== Passage
What Do Academics Actually Do?
Ever wondered what being an academic involves and what we actually do with our time? Wonder no longer. This was written for the students by my colleague Prof Rodney Brazier at the School of Law, University of Manchester.
The empty room
1. Students: have you ever gone to find an academic, only to discover an empty room? Or have you found him or her in it, hunched over a PC? Or reading? What are they doing? The Staff-Student Committee recently accepted my offer to write an answer. But prenez garde! This isn’t an official paper, and other academics might have written a different version. Anyway, here it is.
Not all academics are the same
2. There are various types of academic. Most are appointed to do several things – teach, research, and administer (words which will be elaborated on later). Thus he or she will have to balance the time available so as to deliver teaching, to carry out research, and so on. Some aspects of the job can be done anywhere. Indeed, the attractions of a quiet home and an internet connection permit far more to be achieved there in a day’s work (not involving face-to-face teaching) than would be the case in the Law School, with its competing distractions. The Law School operates a principle of equality of contribution in relation to all full-time academics. This means that, for example, an academic who has a burdensome job like Exams Officer isn’t asked to do the same amount of teaching as one who has no such task. To achieve this balance the School has (and is currently revising) a Work Allocation Model. This principle applies to all full-timers, whether the newest lecturer, or the most senior professor.
====
== Extracted information
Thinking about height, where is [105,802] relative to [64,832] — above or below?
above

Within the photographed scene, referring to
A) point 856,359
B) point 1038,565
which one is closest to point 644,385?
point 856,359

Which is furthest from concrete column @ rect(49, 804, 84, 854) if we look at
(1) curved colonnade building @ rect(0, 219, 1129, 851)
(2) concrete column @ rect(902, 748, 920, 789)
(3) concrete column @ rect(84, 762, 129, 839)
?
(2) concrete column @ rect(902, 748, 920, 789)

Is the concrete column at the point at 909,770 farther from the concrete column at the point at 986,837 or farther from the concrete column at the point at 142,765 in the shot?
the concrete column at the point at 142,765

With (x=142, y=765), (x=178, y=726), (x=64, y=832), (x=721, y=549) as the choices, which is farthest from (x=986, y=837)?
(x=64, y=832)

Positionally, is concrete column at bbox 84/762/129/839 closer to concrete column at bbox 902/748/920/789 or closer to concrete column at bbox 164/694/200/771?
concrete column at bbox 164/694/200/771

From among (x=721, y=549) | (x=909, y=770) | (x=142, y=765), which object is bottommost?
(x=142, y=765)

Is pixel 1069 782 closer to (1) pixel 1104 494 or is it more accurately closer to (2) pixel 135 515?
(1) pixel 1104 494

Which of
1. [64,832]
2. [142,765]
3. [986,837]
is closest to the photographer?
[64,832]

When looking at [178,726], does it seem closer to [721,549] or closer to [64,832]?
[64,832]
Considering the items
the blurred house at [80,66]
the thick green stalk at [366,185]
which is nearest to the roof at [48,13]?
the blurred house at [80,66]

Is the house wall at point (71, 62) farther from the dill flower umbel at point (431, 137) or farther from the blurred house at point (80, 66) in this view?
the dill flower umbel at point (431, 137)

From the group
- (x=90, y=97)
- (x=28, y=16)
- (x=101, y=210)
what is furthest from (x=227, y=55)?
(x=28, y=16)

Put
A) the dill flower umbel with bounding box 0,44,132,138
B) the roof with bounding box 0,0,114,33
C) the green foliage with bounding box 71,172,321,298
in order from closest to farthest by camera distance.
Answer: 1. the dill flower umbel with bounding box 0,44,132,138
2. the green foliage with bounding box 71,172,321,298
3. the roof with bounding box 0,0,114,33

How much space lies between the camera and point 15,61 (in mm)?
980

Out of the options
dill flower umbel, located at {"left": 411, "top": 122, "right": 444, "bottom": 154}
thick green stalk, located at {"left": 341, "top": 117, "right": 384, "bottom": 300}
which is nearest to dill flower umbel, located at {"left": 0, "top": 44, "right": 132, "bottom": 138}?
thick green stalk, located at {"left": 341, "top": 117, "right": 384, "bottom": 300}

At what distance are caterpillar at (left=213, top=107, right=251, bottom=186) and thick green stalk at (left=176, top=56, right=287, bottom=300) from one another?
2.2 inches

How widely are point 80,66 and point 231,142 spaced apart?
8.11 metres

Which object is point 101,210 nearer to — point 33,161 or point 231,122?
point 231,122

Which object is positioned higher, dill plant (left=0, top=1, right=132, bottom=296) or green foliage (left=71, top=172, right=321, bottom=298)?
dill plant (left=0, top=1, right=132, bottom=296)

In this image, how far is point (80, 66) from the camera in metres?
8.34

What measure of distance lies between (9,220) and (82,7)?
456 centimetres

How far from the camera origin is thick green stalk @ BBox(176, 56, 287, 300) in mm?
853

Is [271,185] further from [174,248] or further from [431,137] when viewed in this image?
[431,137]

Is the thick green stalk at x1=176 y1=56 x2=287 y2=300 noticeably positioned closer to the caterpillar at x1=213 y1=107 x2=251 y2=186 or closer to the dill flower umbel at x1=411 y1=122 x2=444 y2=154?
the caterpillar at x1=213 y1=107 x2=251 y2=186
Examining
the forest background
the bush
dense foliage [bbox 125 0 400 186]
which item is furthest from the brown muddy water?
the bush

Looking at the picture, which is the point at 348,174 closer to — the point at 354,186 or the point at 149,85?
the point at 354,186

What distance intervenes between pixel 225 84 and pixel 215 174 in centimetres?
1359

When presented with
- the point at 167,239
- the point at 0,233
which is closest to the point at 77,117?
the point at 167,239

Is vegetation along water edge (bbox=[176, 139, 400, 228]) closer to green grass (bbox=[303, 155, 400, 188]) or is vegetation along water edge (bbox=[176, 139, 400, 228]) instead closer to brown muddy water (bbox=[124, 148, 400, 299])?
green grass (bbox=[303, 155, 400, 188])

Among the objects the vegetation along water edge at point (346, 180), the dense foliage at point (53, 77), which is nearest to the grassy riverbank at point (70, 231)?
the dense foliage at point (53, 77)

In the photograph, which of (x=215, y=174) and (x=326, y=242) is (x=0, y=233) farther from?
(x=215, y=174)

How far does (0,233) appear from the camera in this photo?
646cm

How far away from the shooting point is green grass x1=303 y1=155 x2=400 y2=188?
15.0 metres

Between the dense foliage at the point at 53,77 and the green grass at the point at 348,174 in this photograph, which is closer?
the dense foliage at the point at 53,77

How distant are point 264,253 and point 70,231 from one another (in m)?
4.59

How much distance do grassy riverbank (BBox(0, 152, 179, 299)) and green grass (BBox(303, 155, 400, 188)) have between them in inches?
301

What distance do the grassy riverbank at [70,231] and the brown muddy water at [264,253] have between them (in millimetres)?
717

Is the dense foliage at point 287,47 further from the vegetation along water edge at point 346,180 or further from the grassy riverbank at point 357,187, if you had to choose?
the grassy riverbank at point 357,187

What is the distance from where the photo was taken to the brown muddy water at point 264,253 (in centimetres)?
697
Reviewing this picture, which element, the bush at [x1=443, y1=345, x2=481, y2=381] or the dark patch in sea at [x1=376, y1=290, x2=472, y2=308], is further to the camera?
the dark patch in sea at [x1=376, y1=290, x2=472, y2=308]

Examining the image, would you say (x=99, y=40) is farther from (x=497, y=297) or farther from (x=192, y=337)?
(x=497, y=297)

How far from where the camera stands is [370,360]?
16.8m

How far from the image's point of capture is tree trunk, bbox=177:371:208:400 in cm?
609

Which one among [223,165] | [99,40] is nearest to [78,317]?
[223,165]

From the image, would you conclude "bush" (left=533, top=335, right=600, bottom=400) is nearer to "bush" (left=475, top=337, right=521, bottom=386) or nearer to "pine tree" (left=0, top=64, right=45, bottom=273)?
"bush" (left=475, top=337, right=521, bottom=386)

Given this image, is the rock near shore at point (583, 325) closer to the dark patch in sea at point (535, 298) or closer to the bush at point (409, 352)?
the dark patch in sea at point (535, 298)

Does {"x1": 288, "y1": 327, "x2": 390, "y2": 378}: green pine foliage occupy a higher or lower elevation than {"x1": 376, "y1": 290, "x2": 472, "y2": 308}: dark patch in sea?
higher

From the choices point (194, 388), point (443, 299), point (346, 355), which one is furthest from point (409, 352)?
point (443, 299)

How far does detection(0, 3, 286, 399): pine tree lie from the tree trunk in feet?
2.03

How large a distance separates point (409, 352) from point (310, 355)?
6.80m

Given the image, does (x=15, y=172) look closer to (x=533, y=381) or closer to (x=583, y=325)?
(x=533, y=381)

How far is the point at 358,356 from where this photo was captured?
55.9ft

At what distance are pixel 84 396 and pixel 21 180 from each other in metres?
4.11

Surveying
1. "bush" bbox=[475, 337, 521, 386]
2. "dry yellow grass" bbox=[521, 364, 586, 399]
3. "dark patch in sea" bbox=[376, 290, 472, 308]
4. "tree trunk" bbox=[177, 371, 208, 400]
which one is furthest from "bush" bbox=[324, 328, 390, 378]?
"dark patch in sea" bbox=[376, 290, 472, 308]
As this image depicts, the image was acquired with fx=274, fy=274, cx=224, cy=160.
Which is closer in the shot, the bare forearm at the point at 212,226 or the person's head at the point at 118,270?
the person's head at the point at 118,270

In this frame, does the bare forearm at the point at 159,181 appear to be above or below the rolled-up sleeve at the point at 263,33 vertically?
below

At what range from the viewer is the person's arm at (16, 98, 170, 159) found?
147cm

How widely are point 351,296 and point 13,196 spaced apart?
====
• Complete the following:
1. From the passage on academic work, return the part starting at "What Do Academics" and ending at "here it is.".
2. Answer these questions using the passage on academic work.
(a) Who wrote the passage, according to its introduction?
(b) Which committee accepted the author's offer to write an answer?
(c) What does the Law School have, and is currently revising, to achieve a balance of work among academics?
3. Write the next part of the passage on academic work, picking up after its final sentence.
The records have no connection to the passage on academic work.

• Responses by task:
1.
What Do Academics Actually Do?
Ever wondered what being an academic involves and what we actually do with our time? Wonder no longer. This was written for the students by my colleague Prof Rodney Brazier at the School of Law, University of Manchester.
The empty room
1. Students: have you ever gone to find an academic, only to discover an empty room? Or have you found him or her in it, hunched over a PC? Or reading? What are they doing? The Staff-Student Committee recently accepted my offer to write an answer. But prenez garde! This isn’t an official paper, and other academics might have written a different version. Anyway, here it is.

2.
(a) Prof Rodney Brazier at the School of Law, University of Manchester.
(b) The Staff-Student Committee.
(c) A Work Allocation Model.

3.
3. But there are different types of contract. Thus an individual may be on an ordinary contract, or be research-focused, or teaching-focused, or part-time. Some are graduate teaching assistants (GTAs), who both teach and work on their PhDs. And at any given moment individuals might be on various kinds of leave – such as research leave (which removes teaching responsibilities for the duration), leave paid for by an external organisation, maternity leave, or sick leave. (By the way, if a student is feeling under par, he or she can stay away from a class. By contrast, a lecturer who is awaited by a class, whether of 12 or of 200, must soldier on, unless too ill, or if there is an emergency.)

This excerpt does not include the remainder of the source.